AVS 65th International Symposium & Exhibition | |
Applied Surface Science Division | Monday Sessions |
Session AS-MoA |
Session: | Multitechnique Applications-When More techniques are Better than One |
Presenter: | Tina Angerer, University of Washington |
Authors: | T.B. Angerer, University of Washington D. Velickovic, Pacific Northwest National Laboratory C. Nicora, Pacific Northwest National Laboratory C.R. Anderton, Pacific Northwest National Laboratory D.J. Graham, University of Washington L.J. Gamble, University of Washington |
Correspondent: | Click to Email |
Phagocata gracilis are planarian, non-parasitic flatworms. Planarians are best known for their fascinating regenerative abilities, requiring a complex interplay of a wide range of molecules. The regeneration process and the molecules involved are still poorly understood. Most notably there is a lack of lipid and fatty acid data, a diverse group of molecules fulfilling numerous functions such as energy storage and cell signaling.
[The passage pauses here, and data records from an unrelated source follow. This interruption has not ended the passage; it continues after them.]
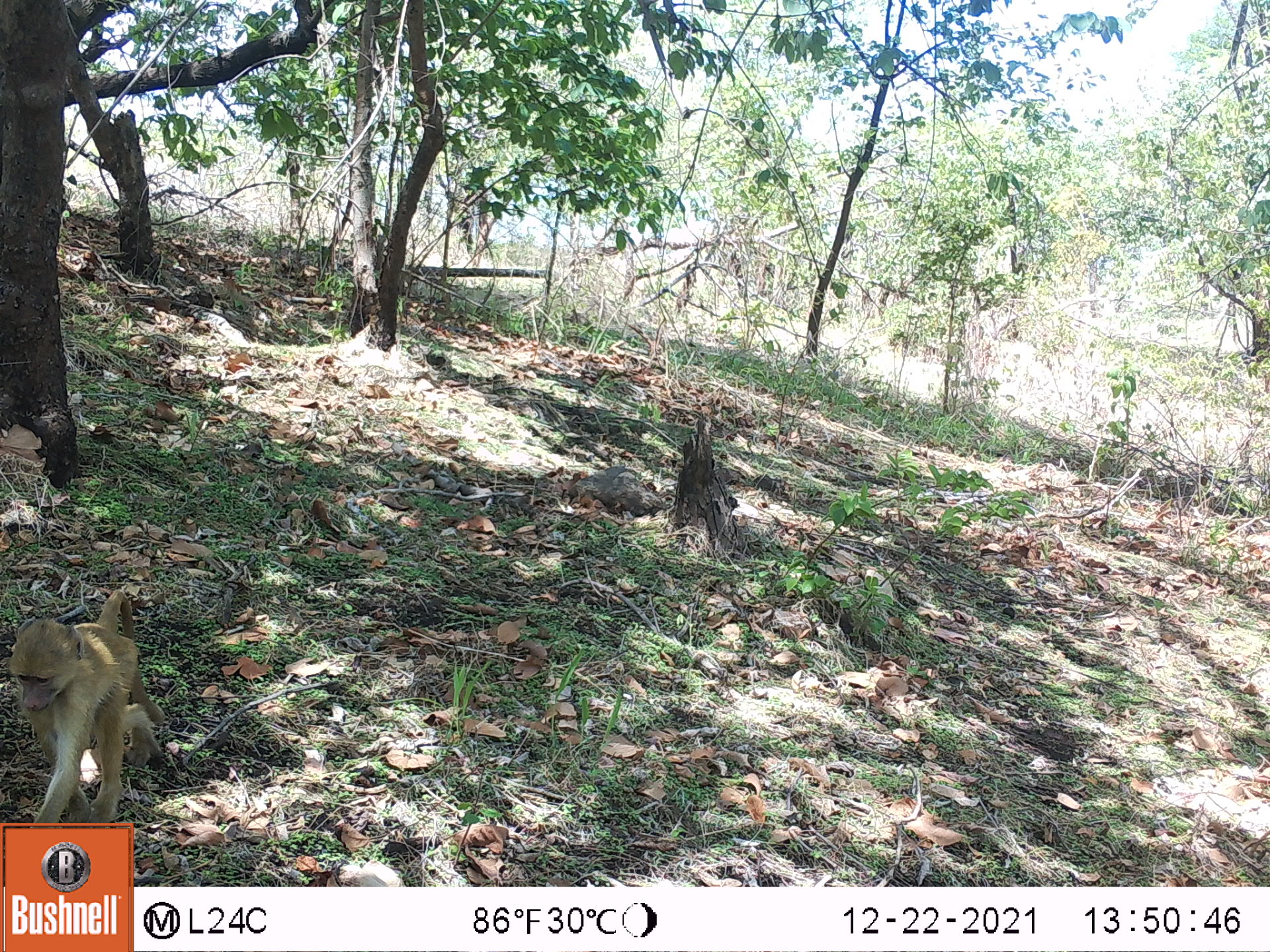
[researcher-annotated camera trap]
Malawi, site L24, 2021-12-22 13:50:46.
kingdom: Animalia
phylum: Chordata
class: Mammalia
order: Primates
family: Cercopithecidae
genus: Papio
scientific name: Papio cynocephalus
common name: yellow baboon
Yellow baboon (Papio cynocephalus), count 1.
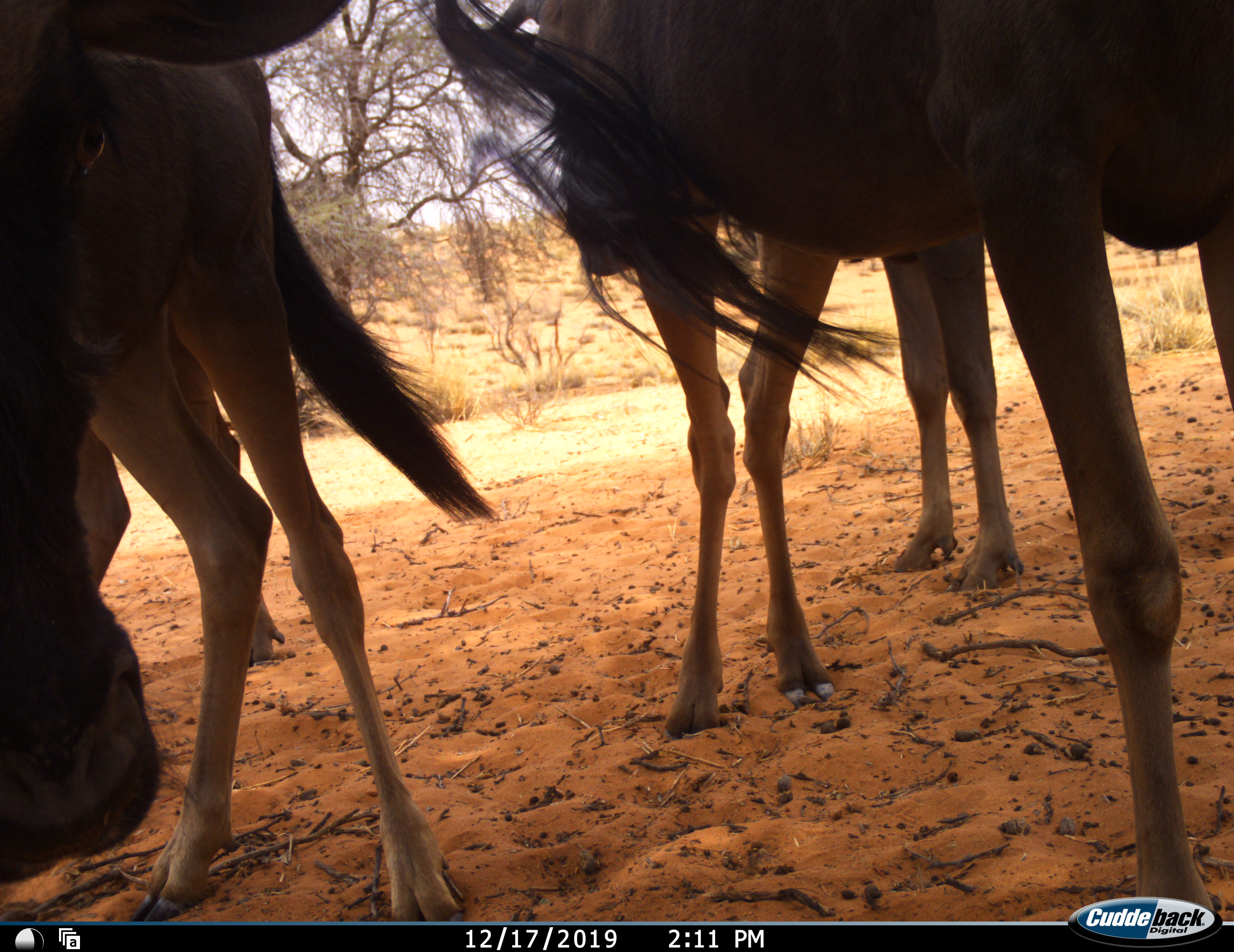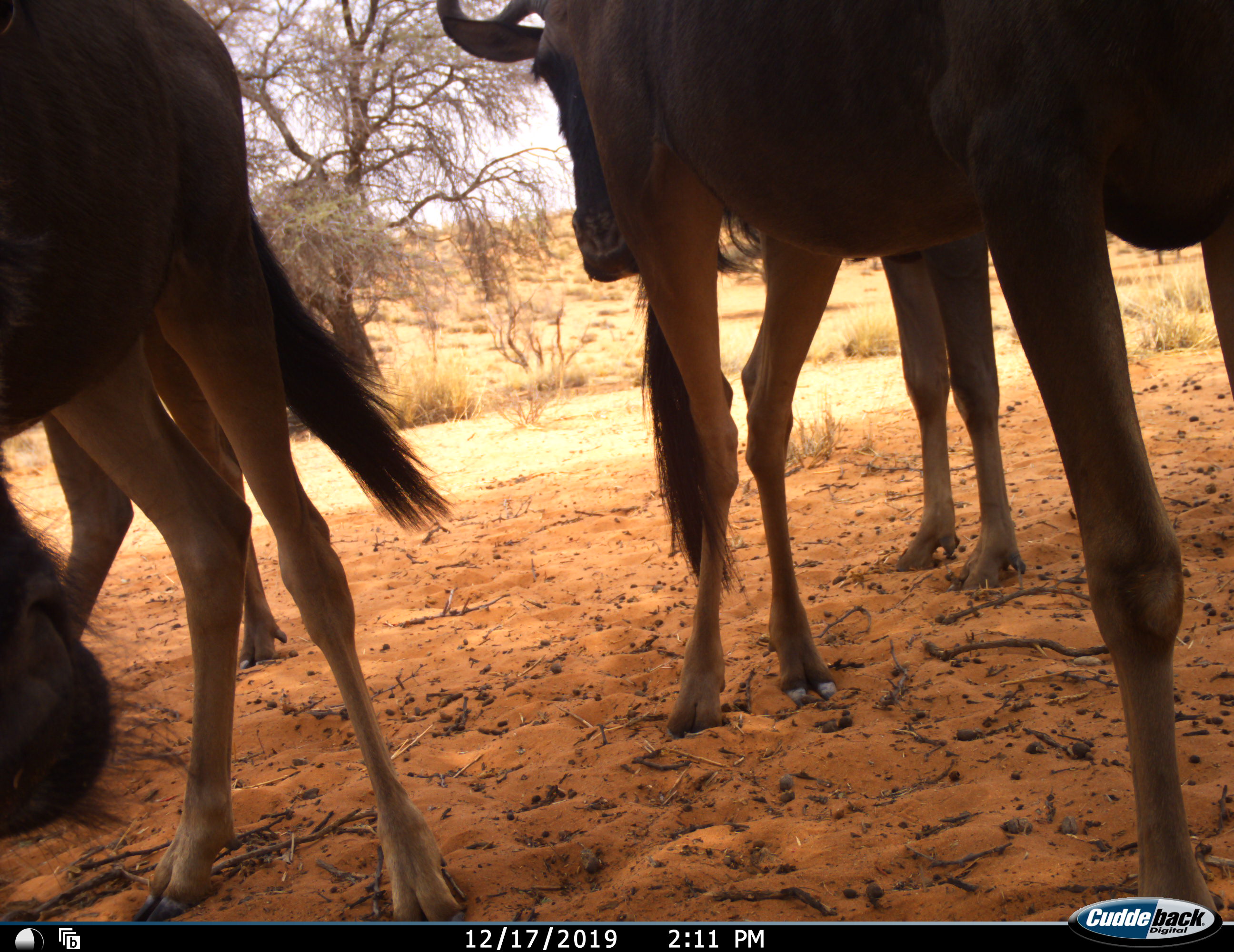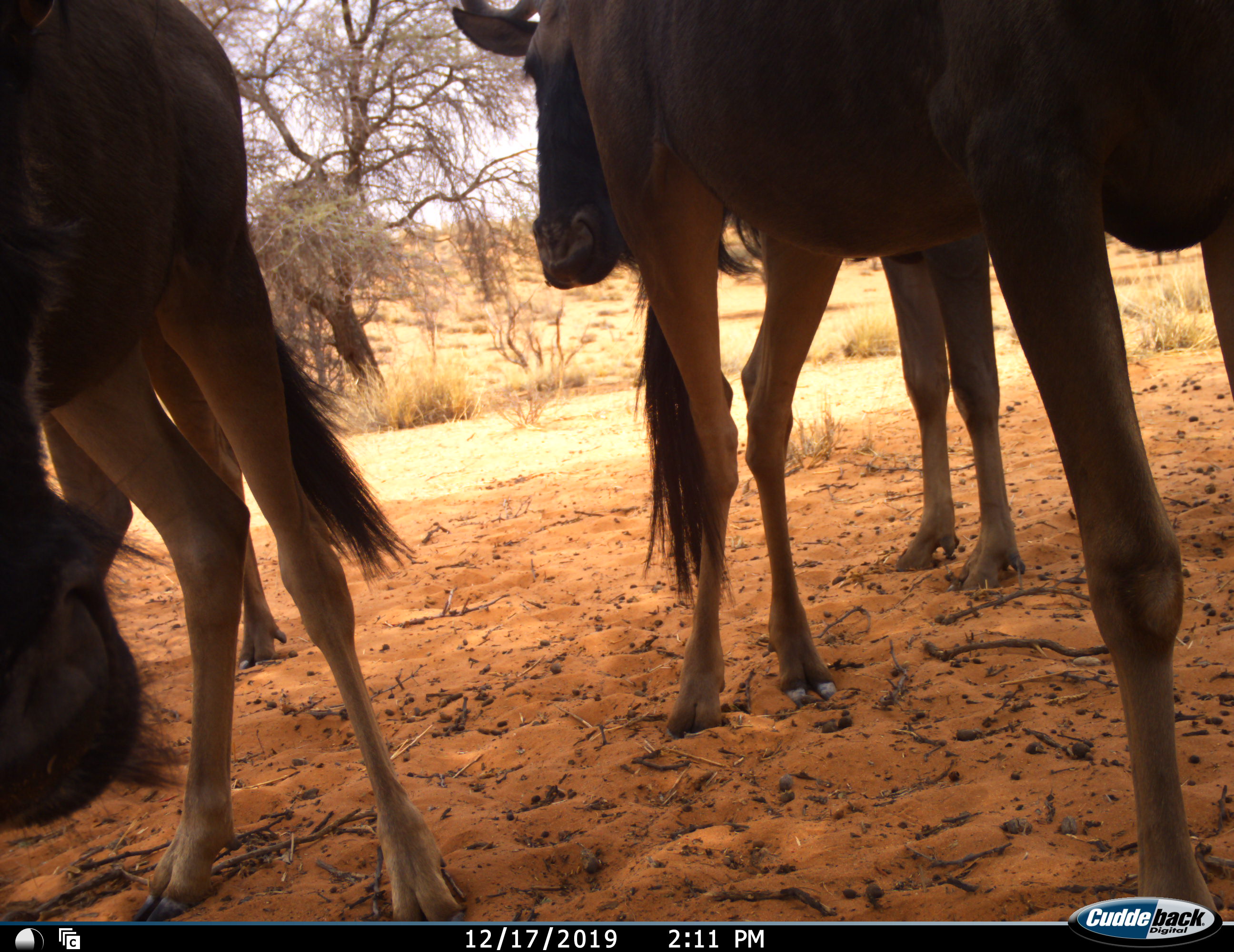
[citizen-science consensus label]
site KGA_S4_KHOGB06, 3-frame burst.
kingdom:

To gain a better understanding of the lipidomic landscape in planarians we analyzed positive and negative ions from longitudinal sections of P. gracialis with MALDI-FTICR-MS and ToF-SIMS along with homogenized whole worm extracts with LC-MS/MS.
Imaging MALDI-FTICR-MS (15T, Bruker Solarix) provides location specific (50 µm/pixel ), ultra-high mass resolution (R≈250,000 @m/z=400) and ultra-high accuracy (<1ppm) lipid data capable of distinguishing intact lipid species of similar exact mass and showing their distribution in the tissue. The drawbacks for this technique are that the spatial resolution is too low to clearly identify features within the worm and its low fragmentation rate. While beneficial for molecular peak intensities, the lack of fragments does not allow for specific lipid assignments with structural information (e.g. lipid headgroup and both fatty acid chains identified).
Imaging GCIB-ToF-SIMS (J105, Ionoptika) generates high mass accuracy (< 5ppm), cell/organ-specific data (3 µm/pixel) consisting of intact lipids, lipid fragments and fatty acids. The moderate mass resolution (R≈10,000@m/z=700) is sufficient to resolve most lipid species. Mass peaks consisting of more than one species are indicated by broad and/or asymmetric peaks with poor mass accuracy. However co-localizing fragments can add confidence for the assignment of overlapping species, provide us with structural information and allow for unambiguous identification of resolved peaks.
LC-MS/MS (Thermo Velos Pro Orbitrap ) separates different lipid species prior to fragmentation so, in contrast to SIMS, the observed lipid fragments are guaranteed to stem from the analyzed species. The drawback with this technique is that it provides no location specific information. Similar to SIMS, lipids with similar mass are not separated leading to mixed fragments in the MS/MS data. Comparing LC-MS/MS to SIMS data shows that the same lipid fragment species are present in both spectra.
This work demonstrates that only by correlating all 3 techniques can we get highly accurate, high mass, high spatial resolution, structural and location specific lipid information. Together this data provides detailed information about all major structures and organs within planarians.